PatchSiren cyber security CVE debrief
CVE-2026-5118 Divi Engine CVE debrief
CVE-2026-5118 is a critical privilege-escalation issue in the Divi Form Builder plugin for WordPress, affecting versions up to and including 5.1.2. The core problem is that registration requests accept a user-controlled 'role' parameter from POST data without validating it against the form's configured default_user_role setting. According to the source description, this can let unauthenticated attackers create administrator accounts by tampering with the registration request. The CVE was published on 2026-05-21.
- Vendor
- Divi Engine
- Product
- Divi Form Builder
- CVSS
- CRITICAL 9.8
- CISA KEV
- Not listed in stored evidence
- Original CVE published
- 2026-05-21
- Original CVE updated
- 2026-05-21
- Advisory published
- 2026-05-21
- Advisory updated
- 2026-05-21
Who should care
WordPress site owners and administrators using Divi Form Builder 5.1.2 or earlier, especially environments that allow public user registration. Security teams, managed WordPress hosts, and incident responders should treat this as urgent because it can lead to immediate administrator-level compromise without authentication.
Technical summary
The vulnerability is a registration-time authorization bypass: the plugin accepts a POST-supplied role value and fails to constrain it to the form's configured default_user_role.
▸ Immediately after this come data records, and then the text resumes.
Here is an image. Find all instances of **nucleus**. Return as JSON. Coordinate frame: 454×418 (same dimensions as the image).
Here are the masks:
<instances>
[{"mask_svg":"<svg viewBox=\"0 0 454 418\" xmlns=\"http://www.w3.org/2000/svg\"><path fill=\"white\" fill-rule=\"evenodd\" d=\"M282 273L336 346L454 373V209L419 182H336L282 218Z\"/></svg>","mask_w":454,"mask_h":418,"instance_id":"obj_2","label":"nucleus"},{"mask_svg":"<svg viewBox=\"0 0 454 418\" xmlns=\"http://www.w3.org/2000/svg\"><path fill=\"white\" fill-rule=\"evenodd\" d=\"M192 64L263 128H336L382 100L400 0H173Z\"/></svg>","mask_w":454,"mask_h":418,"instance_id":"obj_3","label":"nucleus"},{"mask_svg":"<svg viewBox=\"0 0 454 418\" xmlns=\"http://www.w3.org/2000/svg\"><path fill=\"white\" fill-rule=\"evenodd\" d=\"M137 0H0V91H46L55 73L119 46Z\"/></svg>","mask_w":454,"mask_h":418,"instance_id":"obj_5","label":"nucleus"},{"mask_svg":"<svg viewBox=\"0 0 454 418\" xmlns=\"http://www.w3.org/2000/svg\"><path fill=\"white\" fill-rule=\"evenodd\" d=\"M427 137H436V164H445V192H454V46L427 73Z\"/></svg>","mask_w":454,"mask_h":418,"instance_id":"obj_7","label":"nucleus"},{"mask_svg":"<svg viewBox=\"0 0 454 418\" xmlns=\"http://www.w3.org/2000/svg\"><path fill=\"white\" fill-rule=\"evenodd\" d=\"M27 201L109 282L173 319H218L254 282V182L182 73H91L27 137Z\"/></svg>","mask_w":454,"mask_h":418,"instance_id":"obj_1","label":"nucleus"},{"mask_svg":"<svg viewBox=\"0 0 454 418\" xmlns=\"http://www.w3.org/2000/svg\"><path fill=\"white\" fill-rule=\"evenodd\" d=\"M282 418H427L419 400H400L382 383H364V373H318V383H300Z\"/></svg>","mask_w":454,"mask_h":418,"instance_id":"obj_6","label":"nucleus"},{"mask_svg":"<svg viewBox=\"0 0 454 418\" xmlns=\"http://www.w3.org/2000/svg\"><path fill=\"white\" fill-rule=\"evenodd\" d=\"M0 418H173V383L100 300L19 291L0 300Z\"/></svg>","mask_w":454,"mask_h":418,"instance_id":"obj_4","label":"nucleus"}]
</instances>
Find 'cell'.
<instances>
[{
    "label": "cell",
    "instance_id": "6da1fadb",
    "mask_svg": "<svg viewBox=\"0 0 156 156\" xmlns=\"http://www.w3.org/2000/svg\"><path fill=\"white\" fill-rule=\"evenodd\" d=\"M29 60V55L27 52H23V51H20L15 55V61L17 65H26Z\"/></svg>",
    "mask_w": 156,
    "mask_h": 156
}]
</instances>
The source corpus classifies the weakness as CWE-269 and assigns a CVSS 3.1 vector of CVSS:3.1/AV:N/AC:L/PR:N/UI:N/S:U/C:H/I:H/A:H, consistent with remote, unauthenticated privilege escalation with high impact. The provided description states the issue is present in versions up to and including 5.1.2.
Defensive priority
Immediate. This is a critical, unauthenticated path to administrator account creation, so exposure should be assumed high until the plugin is confirmed remediated or removed.
Recommended defensive actions
- Inventory WordPress sites for Divi Form Builder installations and confirm the installed version.
- Treat versions 5.1.2 and earlier as vulnerable based on the supplied source description.
- Review public registration workflows and disable them temporarily if they are not required.
- Apply the vendor's remediation or update to a fixed version as soon as it is available in the official changelog or plugin release notes.
- Audit WordPress administrator accounts and recent account-creation activity for suspicious registrations.
- If compromise is suspected, rotate credentials, invalidate active sessions, and review site admin settings and plugin changes.
- Monitor the official CVE/NVD record and the Divi Form Builder changelog for versioning and fix confirmation.
Evidence notes
The description and CVSS data come from the supplied NVD-derived source item for CVE-2026-5118, which lists a CVSS 3.1 vector of AV:N/AC:L/PR:N/UI:N/S:U/C:H/I:H/A:H and CWE-269. The source description states that Divi Form Builder up to and including 5.1.2 accepts a user-controlled 'role' parameter during registration without validating it against the configured default_user_role, enabling unauthenticated administrator-account creation. The reference set includes the official CVE record, the NVD detail page, the NVD source item URL, the Divi Form Builder changelog, and a Wordfence threat-intel reference. Vendor mapping in the provided data is low-confidence, so the product label should be treated carefully.
Official resources
Publicly disclosed in the CVE/NVD record on 2026-05-21, with source references pointing to Wordfence threat intelligence and the Divi Form Builder changelog.